Returning to Khorog (virtually all traffic through the Pamirs passes Khorog) was again insecure. Still recovering from the high altitude trek we were woken up by the Tajik security service GKNB with the request to leave Badakhshan as soon as possible. Three hours later we took off from Khorog airport on our way to Dushanbe....


Leaving Khorog with mixed emotions...

The crossing of the Pamirs unfortunately never happened. But more important is that peace returns to the region.

For more background information and travel advice there's an excellent piece on Robert Middleton's website pamirs.org.

23/07/2012

Boot Repair...

Getting the boots through their last 20 days of mountains...

22/07/2012

Yagnob and Fan Mountains treks completed!

The first two trekkings in the north of Tajikistan have been completed. We started deep in the Zerafshan Valley in a village called Langar. After a three day approach through rivers and over massive snow fields we went over the Tabaspin Pass (4040m). On the other side we entered the magical, almost mythical river valley of the Yagnob.

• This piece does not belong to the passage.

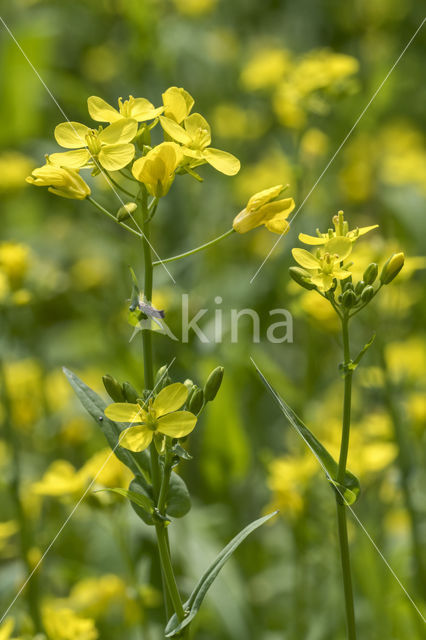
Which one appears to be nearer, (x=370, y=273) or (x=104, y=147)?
(x=104, y=147)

Although there is no permanent habitation in the Upper Yagnob we did encounter several goat herders with their herd of goats. In July there were still enormous snow bridges that allows trekkers to cross the Yagnob. Downstream daytime temperatures started rising (it ws HOT!), and the slopes become more and more bleak. At some point we decided to start at 5am and had a siesta around noon to avoid the heat. After spectacular passages like the gorge below, and some challenging passes we arrived in Magrebi Poyon after 8 days.

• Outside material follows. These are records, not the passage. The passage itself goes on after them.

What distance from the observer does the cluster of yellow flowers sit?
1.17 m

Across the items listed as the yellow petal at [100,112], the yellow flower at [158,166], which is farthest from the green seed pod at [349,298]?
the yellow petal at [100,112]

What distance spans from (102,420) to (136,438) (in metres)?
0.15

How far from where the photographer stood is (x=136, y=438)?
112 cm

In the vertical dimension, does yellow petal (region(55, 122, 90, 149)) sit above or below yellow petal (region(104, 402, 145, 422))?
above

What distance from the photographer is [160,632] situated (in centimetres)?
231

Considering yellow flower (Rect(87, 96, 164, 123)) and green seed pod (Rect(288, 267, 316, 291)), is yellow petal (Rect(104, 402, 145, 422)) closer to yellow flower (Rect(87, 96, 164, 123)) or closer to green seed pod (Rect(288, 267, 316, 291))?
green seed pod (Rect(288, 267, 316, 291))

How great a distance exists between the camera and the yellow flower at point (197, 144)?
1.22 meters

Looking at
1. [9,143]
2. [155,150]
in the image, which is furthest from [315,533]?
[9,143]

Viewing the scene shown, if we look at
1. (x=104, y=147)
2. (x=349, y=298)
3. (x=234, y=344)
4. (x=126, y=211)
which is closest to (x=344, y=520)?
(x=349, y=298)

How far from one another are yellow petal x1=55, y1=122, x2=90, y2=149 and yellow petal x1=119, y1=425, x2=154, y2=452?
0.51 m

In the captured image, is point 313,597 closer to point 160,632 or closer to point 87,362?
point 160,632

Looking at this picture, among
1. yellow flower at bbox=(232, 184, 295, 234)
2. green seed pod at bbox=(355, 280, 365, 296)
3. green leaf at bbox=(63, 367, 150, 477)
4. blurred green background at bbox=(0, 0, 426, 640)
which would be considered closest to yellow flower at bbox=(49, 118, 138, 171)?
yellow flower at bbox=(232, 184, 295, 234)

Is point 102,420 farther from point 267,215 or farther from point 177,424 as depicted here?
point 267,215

We hitched a ride to Anzob and arranged a taxi to Iskander Kul for about 400 TJK. Another (mad) ride took us to the trailhead for the second leg through the Fan Mountains.Very different landscape, much wetter (we had a little bit of rain, which was very welcome!) and trees. Steep ascends and sections of nice gradual incline brought us in two days to the Upper Akhbashir Valley, where the approach to the Akhbashir (also called Sarymat) Pass starts.


The approach to the 4160m high pass is long. It took us 6,5 of ploughing through wet soil and soft snow to get to the summit. But the view was absolutely worth it!


The descent was definitely top three most horrible descents in my trekking "career". Traversing steep scree most of the descent, slushy snow and aggressive shepherd dogs worn us completely out (1300m down on horendous terrain). No path whatsoever. I really wonder why the crossing of this pass is mentioned as an existing route. Not recommended unless you like the kind of terrain described earlier.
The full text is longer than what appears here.